• [Page text]
*** Block opens ***
The fact that despite the warning on the website the CAT is still proactively pressing on about the NDA this year, could be an indication of an issue on hand that we don’t know about. While Prof Moorthy did not want to comment, sources close to the CAT organisation said that discussion of CAT questions in various coaching centres is where the bone of contention was.
(It is worthy to note here that PaGaLGuY.com, which also runs the country’s biggest online MBA forum, has a strict policy against disclosing the CAT questions on its webpages. Not only are any such questions promptly removed, the poster is debarred from the website.)
The CAT disclaimer also states that As with paper and pencil testing, or virtually every other human endeavor, a very small number of problems could occur that might prevent a test from being delivered and/or a result from being generated. In the unlikely event this does occur, every effort will be made to correct the problem, up to and including the administration of another test.
When asked about this, Prof Moorthy said that this year’s test will be error-free. The difficulty level across the papers has been checked and re-checked, so there will not be an issue of some papers being easy and the others difficult. If at all there are differences, they will be ones of perception, he answered adding that all the complaints received last year about ‘difficult’ or ‘wrong’ questions had been addressed.
As for this year Prof Moorthy urges candidates to bring in all the necessary documentation (admit card and identity proof for sure) when reporting to the testing center and also reading the questions properly before answering them. Please tell all CAT exam-takers this year to not panic and take too much stress. Go through the test tutorial, understand the navigation system and keep extremely cool especially in the final 15 minutes of the test
The CAT Convenor provides another tip, “Do not start studying anything new now. Whatever you have studied, consolidate on it.”
*** Block closes ***
Can you reproduce the passage of the CAT article starting at "(It is worthy" and ending at "of another test."? The lines are separate material and are unrelated to the CAT article.

• [Provided data]
*** Block opens ***
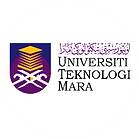 UiTM Logo.png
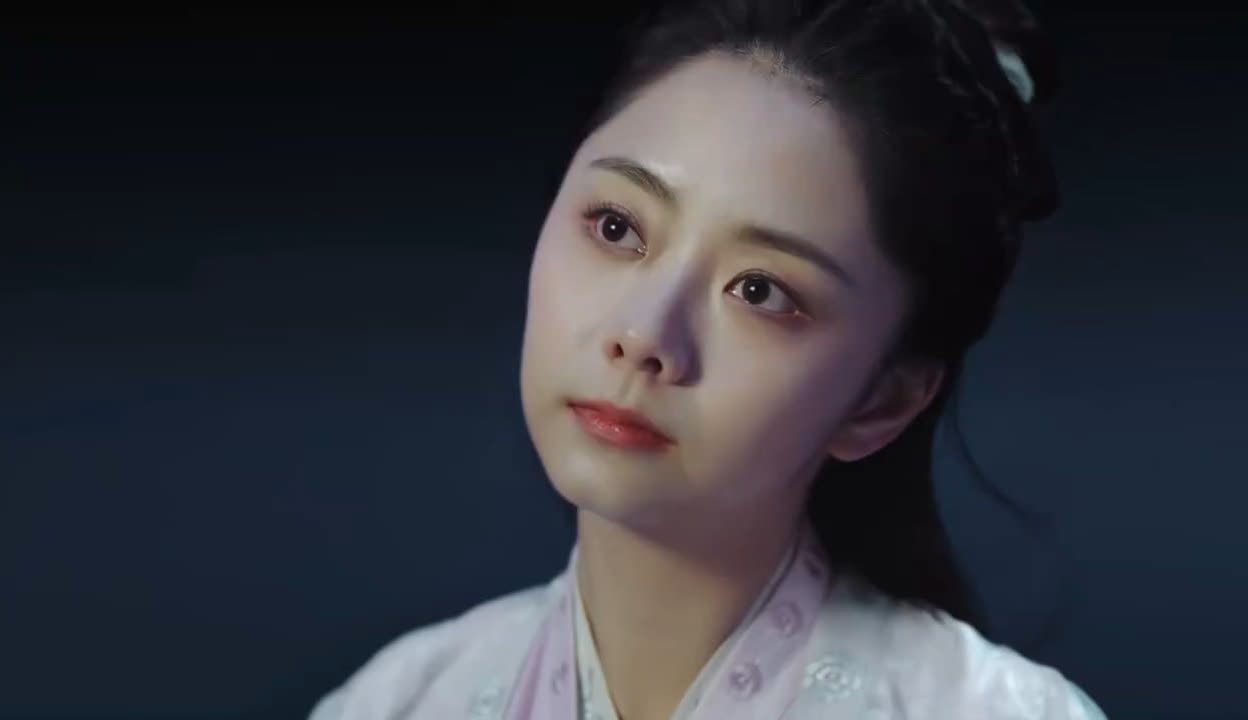 锦衣之下txt下载_(锦衣之下TXT下载百度网盘)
*** Block closes ***
• [Exercise result]
(It is worthy to note here that PaGaLGuY.com, which also runs the country’s biggest online MBA forum, has a strict policy against disclosing the CAT questions on its webpages. Not only are any such questions promptly removed, the poster is debarred from the website.)
The CAT disclaimer also states that As with paper and pencil testing, or virtually every other human endeavor, a very small number of problems could occur that might prevent a test from being delivered and/or a result from being generated. In the unlikely event this does occur, every effort will be made to correct the problem, up to and including the administration of another test.